The original commission stated that “Star Shifter” would not be removed unless is it was “required or necessary to do so.” Aycock’s attorneys stated that these circumstances certainly do not qualify. Further, the piece also performs a safety function, serving as a net between the mezzanine from the departure area beyond the security checkpoint.

Aycock is a respected and well-established member of the national artistic community. She has created thirty-two public works, including pieces at other airports and suspended sculptures for the Sacramento Convention Center in California and the Rowland State Government Center in Waterbury, Connecticut.

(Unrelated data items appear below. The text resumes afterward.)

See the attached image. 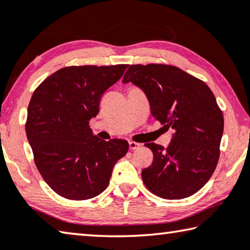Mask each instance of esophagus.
I'll return each instance as SVG.
<instances>
[{
	"instance_id": "34e87169",
	"label": "esophagus",
	"mask_w": 250,
	"mask_h": 250,
	"mask_svg": "<svg viewBox=\"0 0 250 250\" xmlns=\"http://www.w3.org/2000/svg\"><path fill=\"white\" fill-rule=\"evenodd\" d=\"M140 146L139 144H137V142L134 141H129V148L130 150H134V149H138Z\"/></svg>"
}]
</instances>
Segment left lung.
<instances>
[{"label": "left lung", "instance_id": "obj_1", "mask_svg": "<svg viewBox=\"0 0 250 250\" xmlns=\"http://www.w3.org/2000/svg\"><path fill=\"white\" fill-rule=\"evenodd\" d=\"M148 98L151 114L172 139L168 148L146 144L153 161L142 170L146 187L164 199H182L210 179L219 159L224 116L204 81L167 64H134L125 73Z\"/></svg>", "mask_w": 250, "mask_h": 250}]
</instances>
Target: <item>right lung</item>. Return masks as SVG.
I'll list each match as a JSON object with an SVG mask.
<instances>
[{"label":"right lung","instance_id":"1","mask_svg":"<svg viewBox=\"0 0 250 250\" xmlns=\"http://www.w3.org/2000/svg\"><path fill=\"white\" fill-rule=\"evenodd\" d=\"M126 64L66 66L51 74L32 94L25 125L34 162L58 195L86 200L108 187L128 141L99 139L89 121L100 99L122 77Z\"/></svg>","mask_w":250,"mask_h":250}]
</instances>
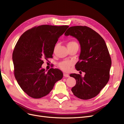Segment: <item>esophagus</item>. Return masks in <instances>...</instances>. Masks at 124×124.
I'll return each instance as SVG.
<instances>
[{"label":"esophagus","instance_id":"1","mask_svg":"<svg viewBox=\"0 0 124 124\" xmlns=\"http://www.w3.org/2000/svg\"><path fill=\"white\" fill-rule=\"evenodd\" d=\"M63 76H64L66 78H67V77H69V75L68 74L66 73H63Z\"/></svg>","mask_w":124,"mask_h":124}]
</instances>
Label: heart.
<instances>
[{"instance_id":"1","label":"heart","mask_w":124,"mask_h":124,"mask_svg":"<svg viewBox=\"0 0 124 124\" xmlns=\"http://www.w3.org/2000/svg\"><path fill=\"white\" fill-rule=\"evenodd\" d=\"M68 47H72L74 46H78L77 42L74 41H70L67 44ZM72 65V62L69 61H63L59 63V67L63 70L67 71L69 69L70 66Z\"/></svg>"}]
</instances>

Additionally, MoMA, the Whitney, and the Brooklyn Museum all have Aycock’s works in their collections.

About the situation, Aycock commented that other airports that display her work have consulted her when they want to change the space, informing her in advance and working to preserve and reinstall the work. Distinguishing the behavior of these airports from that of JFK, Aycock told the New York Times, “They prioritize the work of art.”

The hearing to decide on a final injunction against destroying Aycock’s work will take place on Friday.

Read the full New York Times Article: At Kennedy Airport, an Artist Fights to Save Her Sculpture

VARA Claim for the Right of Paternity

David Ascalon, an Israeli-born sculptor living in Cherry Hill, N.J., create a Holocaust memorial in Harrisburg, Pa. after the Jewish Federation of Greater Harrisburg selected his design for the memorial in 1993.

In 2010, Ascalon sued the federation and the Harrisburg Department of Parks and Recreation in federal court in July under the Visual Artists’ Rights Act (VARA), 17 USC 106A, alleging that the federation hired a contractor to refurbish the monument and that the contractor removed Ascalon’s name off the sculpture. VARA allows creators of public display art to protect their works from alterations.

VARA provides:

(a) Rights of Attribution and Integrity.— . . . the author of a work of visual art— (1) shall have the right—

(A) to claim authorship of that work, and

(B) to prevent the use of his or her name as the author of any work of visual art which he or she did not create;

On February 7, 2011, the federation and Ascalon issued a joint statement saying that the federation will allow Ascalon to replace the stainless steel wire with rusty steel wire and put his name back on his sculpture.

Parts of the Joint Statement read:


HARRISBURG, PA –In July 2010, the New Jersey artist David Ascalon filed an action in U.S. District Court for the Middle District of Pennsylvania asserting that his rights under the federal Visual Artists Rights Act of 1990 (VARA) had been violated with respect to a sculpture he created for the Jewish Federation of Greater Harrisburg: a Holocaust Memorial on the banks of the Susquehanna River in Pennsylvania’s state capital, which was installed in 1994.  The complaint alleged that Ascalon’s rights under VARA, which limits how an artwork may be altered or disposed of, were violated by restoration of a decaying element of the original sculpture in which a rust-colored “barbed wire” serpentine element was replaced with stainless steel.

The substance of the settlement provides the sculpture will be retrofitted in a manner that upholds the artist’s original intent at minimal costs to the defendants.  The original artist shall be provided access to the sculpture to remake the “barbed wire” serpentine element in a highly durable rust-colored steel, and the original artist’s name shall be restored to the sculpture.  The parties are pleased that future generations will be able to view the restored Memorial and remember and pay proper respect to the 12 million souls that perished at the hands of agents of intolerance, the Nazi Regime.

The attorney for David Ascalon is Jason B. Schaeffer, Esq. of J.B. Schaeffer Law, LLC of Cherry Hill, New Jersey.  The attorney for the Federation is Harvey Freedenberg of McNees Wallace & Nurick LLC of Harrisburg.